Esta quarta-feira à noite, numa sessão pública em Lisboa, Catarina Martins anunciou algumas das "linhas gerais" desse pacote legislativo, que, afiançou, será apresentado em breve na Assembleia da República.

"Achamos que a transparência é um passo essencial para resolver o problema", vincou a dirigente bloquista, que adiantou também que o partido fez um pedido ao Estado em torno das offshores.

"Pedimos ao Estado que nos identificasse se nalguma empresa do Estado há ligação com offshores", declarou a porta-voz do BE.

No começo de abril o Bloco marcou um debate de atualidade no Parlamento sobre as consequências dos paraísos fiscais, durante o qual, no plano nacional, insistiu no fim da praça financeira da Madeira.

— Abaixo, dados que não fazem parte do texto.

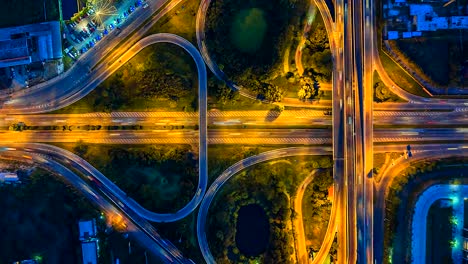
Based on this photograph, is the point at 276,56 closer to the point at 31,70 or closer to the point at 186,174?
the point at 186,174

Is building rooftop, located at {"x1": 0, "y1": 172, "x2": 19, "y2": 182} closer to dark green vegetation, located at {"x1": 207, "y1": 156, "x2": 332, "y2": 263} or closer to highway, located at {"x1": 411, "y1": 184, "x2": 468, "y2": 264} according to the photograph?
dark green vegetation, located at {"x1": 207, "y1": 156, "x2": 332, "y2": 263}

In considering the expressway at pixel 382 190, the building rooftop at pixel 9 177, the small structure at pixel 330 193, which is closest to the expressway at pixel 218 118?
the expressway at pixel 382 190

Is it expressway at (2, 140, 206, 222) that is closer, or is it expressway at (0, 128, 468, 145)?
expressway at (2, 140, 206, 222)

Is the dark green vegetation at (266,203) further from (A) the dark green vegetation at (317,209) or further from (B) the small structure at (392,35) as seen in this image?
(B) the small structure at (392,35)

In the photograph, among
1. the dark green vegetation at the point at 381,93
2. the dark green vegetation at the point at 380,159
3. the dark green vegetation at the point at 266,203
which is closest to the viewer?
the dark green vegetation at the point at 266,203

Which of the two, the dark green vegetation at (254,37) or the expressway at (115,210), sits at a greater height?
the dark green vegetation at (254,37)

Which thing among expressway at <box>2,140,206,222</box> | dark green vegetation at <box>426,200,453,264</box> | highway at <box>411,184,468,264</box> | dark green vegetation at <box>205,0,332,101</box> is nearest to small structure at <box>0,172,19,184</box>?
expressway at <box>2,140,206,222</box>

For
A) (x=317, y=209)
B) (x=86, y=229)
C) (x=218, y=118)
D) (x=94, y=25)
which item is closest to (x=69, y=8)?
(x=94, y=25)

A partir dos Papéis do Panamá (Panama Papers, em inglês) como já são conhecidos, a investigação refere que milhares de empresas foram criadas em offshores e paraísos fiscais para centenas de pessoas administrarem o seu património, entre eles rei da Arábia Saudita, elementos próximos do Presidente russo Vladimir Putin, o presidente da UEFA, Michel Platini, e a irmã do rei Juan Carlos e tia do rei Felipe VI de Espanha, Pilar de Borbón.

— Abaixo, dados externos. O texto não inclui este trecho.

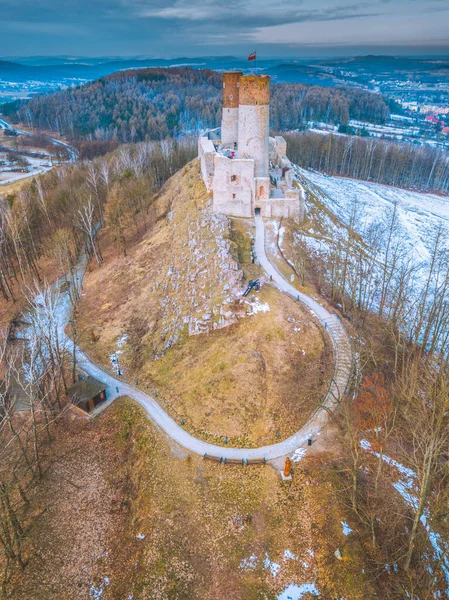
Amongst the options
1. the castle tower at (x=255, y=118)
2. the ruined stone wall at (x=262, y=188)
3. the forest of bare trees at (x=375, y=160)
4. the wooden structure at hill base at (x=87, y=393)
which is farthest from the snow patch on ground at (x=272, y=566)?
the forest of bare trees at (x=375, y=160)

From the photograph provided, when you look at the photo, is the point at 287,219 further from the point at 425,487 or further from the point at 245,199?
the point at 425,487

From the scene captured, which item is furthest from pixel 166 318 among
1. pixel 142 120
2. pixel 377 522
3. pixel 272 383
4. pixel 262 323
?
pixel 142 120

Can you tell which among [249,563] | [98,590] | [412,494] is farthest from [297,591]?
[98,590]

Este tema tem marcado a agenda política internacional e também portuguesa nas últimas semanas.

A maior investigação jornalística da história, envolve o Consórcio Internacional de Jornalistas de Investigação (ICIJ, na sigla inglesa), com sede em Washington, e destaca os nomes de 140 políticos de todo o mundo, entre eles 12 antigos e atuais líderes mundiais.

A investigação resulta de uma fuga de informação e juntou cerca de 11,5 milhões de documentos ligados a quase quatro décadas de atividade da empresa panamiana Mossack Fonseca, especializada na gestão de capitais e de património, com informações sobre mais de 214 mil empresas "offshore" em mais de 200 países e territórios.

O semanário Expresso e a TVI estão a participar nesta investigação em Portugal.